◆ Brief:
In the entries below, the word "this" appears on some lines. Copy each of those lines.
-- Given data follows --
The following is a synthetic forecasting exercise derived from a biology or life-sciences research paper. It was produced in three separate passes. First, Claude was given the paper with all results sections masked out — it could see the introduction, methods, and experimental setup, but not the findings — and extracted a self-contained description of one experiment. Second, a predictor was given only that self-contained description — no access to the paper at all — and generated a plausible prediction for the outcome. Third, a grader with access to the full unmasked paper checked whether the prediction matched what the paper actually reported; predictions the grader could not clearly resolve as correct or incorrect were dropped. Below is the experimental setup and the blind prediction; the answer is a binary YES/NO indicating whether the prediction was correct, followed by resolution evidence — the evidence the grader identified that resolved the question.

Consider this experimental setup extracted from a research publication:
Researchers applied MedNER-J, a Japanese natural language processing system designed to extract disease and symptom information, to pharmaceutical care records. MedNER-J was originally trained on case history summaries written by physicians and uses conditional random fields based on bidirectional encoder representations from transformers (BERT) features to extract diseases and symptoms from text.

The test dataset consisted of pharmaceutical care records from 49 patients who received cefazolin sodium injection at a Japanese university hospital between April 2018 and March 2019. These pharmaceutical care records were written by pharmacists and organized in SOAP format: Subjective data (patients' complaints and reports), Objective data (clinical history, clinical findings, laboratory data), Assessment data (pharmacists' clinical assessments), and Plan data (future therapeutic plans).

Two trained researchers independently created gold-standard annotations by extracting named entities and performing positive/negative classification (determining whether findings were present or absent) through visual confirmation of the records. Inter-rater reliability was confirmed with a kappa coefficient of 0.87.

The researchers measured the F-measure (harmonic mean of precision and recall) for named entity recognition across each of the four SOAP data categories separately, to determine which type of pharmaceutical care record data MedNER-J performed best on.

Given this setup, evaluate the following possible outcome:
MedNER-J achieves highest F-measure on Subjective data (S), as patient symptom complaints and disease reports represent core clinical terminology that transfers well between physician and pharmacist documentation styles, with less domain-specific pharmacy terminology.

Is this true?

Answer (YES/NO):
-- Given data concluded --
◆ Completed task:
Consider this experimental setup extracted from a research publication:
Given this setup, evaluate the following possible outcome:
Is this true?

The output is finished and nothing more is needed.